• _Text shown_:
------------------------------

ON THE IMPORTANCE OF FISHERIES CATCHES, WITH A RATIONALE FOR THEIR RECONSTRUCTION
Sea Around Us, Fisheries Centre, University of British Columbia, Vancouver, BC, Canada
Fishing must generate a catch, whether it is done by West African artisanal fishers supplying a teeming rural market, by the huge trawler fleets in Alaska that supply international seafood markets, by women gleaning on a reef flat in the Philippines to feed their families, or by an Australian angler bragging about it in a bar. Indeed, a fishery is defined by the amount and kind of fish caught and by their monetary value. This is how we judge a fishery's importance, compared with other fisheries and other sectors of the economy. It seems clear that the health of a fishery should by measured by changes in the magnitude and species composition of catches, along with other information, such as the growth and mortality of the fish that are exploited. Yet a debate has been recently raging about whether to use catch data to infer the status of fisheries, causing great confusion among fisheries scientists and managers. If the muddle continues, it could undermine the credibility of fisheries science.

------------------------------

Stored entries

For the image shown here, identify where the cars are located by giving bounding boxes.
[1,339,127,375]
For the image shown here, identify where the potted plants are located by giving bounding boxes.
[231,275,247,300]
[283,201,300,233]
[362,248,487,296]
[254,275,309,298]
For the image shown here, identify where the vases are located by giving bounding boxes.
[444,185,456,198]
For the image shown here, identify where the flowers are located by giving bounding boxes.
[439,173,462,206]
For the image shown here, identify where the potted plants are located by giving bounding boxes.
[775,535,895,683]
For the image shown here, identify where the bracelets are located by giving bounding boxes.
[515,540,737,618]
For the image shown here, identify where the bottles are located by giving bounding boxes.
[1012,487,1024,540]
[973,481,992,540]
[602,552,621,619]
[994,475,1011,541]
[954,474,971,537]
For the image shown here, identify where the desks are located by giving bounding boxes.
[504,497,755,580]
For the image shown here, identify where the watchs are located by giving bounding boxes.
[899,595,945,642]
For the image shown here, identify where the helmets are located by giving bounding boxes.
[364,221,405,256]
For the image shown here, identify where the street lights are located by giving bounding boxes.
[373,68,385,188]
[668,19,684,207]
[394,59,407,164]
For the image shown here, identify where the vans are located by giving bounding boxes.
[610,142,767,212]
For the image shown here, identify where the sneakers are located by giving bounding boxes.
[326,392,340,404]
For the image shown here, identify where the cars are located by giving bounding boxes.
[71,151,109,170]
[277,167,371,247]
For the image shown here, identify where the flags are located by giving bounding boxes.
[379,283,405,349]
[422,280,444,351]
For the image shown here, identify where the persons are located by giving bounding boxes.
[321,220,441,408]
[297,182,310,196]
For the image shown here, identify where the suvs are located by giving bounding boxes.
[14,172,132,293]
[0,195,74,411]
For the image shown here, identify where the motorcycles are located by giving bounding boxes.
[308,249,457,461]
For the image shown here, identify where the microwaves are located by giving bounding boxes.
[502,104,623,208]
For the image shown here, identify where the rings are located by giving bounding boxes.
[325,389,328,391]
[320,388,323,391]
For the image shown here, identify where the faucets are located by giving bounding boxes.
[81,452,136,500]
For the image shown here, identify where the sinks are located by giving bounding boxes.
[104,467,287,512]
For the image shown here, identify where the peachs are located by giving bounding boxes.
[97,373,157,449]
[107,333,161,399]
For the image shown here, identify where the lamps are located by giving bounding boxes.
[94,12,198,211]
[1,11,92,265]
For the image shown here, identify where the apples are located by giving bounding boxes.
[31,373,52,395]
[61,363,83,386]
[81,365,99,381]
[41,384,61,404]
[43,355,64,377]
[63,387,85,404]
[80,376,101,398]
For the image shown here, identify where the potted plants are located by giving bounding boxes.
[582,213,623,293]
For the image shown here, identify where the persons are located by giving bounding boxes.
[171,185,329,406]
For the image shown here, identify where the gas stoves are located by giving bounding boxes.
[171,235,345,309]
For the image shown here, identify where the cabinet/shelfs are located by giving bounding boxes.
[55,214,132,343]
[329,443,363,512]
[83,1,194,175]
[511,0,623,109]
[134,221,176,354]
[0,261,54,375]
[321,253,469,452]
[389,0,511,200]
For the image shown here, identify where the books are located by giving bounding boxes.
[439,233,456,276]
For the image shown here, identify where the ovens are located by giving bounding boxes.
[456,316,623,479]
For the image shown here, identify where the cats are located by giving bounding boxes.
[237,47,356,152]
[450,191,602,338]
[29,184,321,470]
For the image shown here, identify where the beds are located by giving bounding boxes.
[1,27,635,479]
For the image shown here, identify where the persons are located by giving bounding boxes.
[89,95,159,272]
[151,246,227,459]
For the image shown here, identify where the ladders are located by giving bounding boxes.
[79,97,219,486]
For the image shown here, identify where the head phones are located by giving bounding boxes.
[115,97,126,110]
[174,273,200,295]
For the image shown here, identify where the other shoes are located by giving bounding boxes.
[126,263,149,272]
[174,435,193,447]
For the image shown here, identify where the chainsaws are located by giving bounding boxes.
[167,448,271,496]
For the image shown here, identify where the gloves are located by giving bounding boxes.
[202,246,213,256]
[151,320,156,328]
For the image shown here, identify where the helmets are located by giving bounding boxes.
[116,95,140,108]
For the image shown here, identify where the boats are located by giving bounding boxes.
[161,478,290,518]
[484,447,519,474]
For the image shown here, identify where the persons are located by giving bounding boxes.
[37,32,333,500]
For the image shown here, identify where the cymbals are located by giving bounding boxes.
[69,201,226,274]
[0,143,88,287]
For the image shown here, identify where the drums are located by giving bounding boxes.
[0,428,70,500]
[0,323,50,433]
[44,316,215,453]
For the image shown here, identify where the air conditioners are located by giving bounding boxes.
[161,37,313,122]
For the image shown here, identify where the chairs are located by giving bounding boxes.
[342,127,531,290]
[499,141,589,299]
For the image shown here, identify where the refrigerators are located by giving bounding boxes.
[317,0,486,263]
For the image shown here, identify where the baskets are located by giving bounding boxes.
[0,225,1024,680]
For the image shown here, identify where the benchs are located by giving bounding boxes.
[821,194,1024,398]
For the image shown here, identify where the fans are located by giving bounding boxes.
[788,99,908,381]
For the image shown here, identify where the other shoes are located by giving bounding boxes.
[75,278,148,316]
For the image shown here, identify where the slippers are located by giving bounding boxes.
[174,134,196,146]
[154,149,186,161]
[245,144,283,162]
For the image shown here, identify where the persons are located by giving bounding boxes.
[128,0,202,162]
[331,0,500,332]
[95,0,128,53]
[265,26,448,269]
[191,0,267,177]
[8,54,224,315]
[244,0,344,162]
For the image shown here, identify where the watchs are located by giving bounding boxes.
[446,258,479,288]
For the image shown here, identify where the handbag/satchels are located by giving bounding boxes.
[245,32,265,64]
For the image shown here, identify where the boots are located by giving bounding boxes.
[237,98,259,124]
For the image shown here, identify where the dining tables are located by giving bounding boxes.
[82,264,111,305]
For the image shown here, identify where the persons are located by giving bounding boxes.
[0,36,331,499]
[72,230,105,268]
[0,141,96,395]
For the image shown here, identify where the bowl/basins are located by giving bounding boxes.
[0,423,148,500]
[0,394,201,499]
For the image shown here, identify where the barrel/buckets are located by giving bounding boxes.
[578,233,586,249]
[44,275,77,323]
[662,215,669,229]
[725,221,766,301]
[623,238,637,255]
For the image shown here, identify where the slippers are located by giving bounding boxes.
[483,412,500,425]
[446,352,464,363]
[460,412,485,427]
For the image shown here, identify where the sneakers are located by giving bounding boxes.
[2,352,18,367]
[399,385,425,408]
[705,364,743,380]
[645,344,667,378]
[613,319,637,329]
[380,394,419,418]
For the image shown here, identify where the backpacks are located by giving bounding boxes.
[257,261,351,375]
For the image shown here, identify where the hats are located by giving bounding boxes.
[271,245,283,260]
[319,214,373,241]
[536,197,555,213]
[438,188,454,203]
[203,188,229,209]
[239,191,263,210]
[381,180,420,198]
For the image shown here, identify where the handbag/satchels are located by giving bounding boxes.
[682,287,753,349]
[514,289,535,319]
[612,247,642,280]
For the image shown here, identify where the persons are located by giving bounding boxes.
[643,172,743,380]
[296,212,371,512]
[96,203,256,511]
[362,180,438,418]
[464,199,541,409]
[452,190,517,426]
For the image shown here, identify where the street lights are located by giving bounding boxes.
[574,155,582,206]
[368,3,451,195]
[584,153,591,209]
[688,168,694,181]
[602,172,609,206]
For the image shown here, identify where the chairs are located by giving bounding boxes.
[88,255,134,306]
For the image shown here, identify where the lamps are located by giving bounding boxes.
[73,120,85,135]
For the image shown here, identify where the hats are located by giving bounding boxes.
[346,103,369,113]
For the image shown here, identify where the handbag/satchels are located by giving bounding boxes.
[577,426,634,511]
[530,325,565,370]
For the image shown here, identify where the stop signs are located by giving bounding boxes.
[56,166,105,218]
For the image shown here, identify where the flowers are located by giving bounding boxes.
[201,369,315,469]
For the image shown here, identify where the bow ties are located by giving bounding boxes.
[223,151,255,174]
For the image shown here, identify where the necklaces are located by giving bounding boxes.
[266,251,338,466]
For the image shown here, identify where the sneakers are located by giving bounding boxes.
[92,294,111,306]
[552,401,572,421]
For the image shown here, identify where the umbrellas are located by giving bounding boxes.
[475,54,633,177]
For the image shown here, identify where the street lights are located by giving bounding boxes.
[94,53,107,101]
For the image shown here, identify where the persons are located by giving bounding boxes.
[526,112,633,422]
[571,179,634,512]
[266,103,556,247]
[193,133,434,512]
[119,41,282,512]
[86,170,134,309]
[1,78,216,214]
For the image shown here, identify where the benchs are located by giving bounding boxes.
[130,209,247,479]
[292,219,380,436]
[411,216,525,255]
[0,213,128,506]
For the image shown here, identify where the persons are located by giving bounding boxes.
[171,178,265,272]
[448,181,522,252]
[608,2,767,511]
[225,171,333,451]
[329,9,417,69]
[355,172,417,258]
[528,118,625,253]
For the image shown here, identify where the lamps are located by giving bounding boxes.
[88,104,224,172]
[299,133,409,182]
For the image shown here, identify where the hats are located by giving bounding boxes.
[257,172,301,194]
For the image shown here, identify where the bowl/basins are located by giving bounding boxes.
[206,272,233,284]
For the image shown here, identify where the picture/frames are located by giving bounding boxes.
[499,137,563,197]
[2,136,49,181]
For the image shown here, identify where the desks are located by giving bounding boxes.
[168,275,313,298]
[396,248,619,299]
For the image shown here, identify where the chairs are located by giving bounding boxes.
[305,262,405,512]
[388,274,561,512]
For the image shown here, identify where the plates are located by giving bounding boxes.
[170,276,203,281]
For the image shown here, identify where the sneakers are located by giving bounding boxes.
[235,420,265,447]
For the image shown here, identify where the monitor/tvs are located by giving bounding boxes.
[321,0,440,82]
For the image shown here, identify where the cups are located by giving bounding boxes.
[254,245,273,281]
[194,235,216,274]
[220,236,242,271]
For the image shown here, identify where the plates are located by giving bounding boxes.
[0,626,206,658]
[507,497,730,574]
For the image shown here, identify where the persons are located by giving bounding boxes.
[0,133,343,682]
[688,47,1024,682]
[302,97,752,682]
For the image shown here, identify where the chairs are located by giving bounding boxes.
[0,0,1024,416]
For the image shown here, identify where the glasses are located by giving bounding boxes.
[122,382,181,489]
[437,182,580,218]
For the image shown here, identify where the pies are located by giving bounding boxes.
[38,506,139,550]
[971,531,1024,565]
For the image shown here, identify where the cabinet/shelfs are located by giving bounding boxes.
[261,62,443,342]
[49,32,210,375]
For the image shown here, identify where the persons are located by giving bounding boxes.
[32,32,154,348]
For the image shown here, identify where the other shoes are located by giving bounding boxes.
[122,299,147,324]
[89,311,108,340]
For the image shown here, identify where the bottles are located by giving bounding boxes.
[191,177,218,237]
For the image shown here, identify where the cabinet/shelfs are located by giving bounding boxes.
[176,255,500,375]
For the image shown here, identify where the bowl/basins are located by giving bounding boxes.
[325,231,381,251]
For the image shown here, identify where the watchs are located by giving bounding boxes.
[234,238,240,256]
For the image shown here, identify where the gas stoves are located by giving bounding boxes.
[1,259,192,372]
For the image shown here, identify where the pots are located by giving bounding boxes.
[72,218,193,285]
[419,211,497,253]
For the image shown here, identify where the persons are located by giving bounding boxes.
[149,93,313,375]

------------------------------

• _The exercise_:
In the text on fisheries catches, what defines a fishery? Rely on the text alone for your answers.

• _Output of the exercise_:
A fishery is defined by the amount and kind of fish caught and by their monetary value.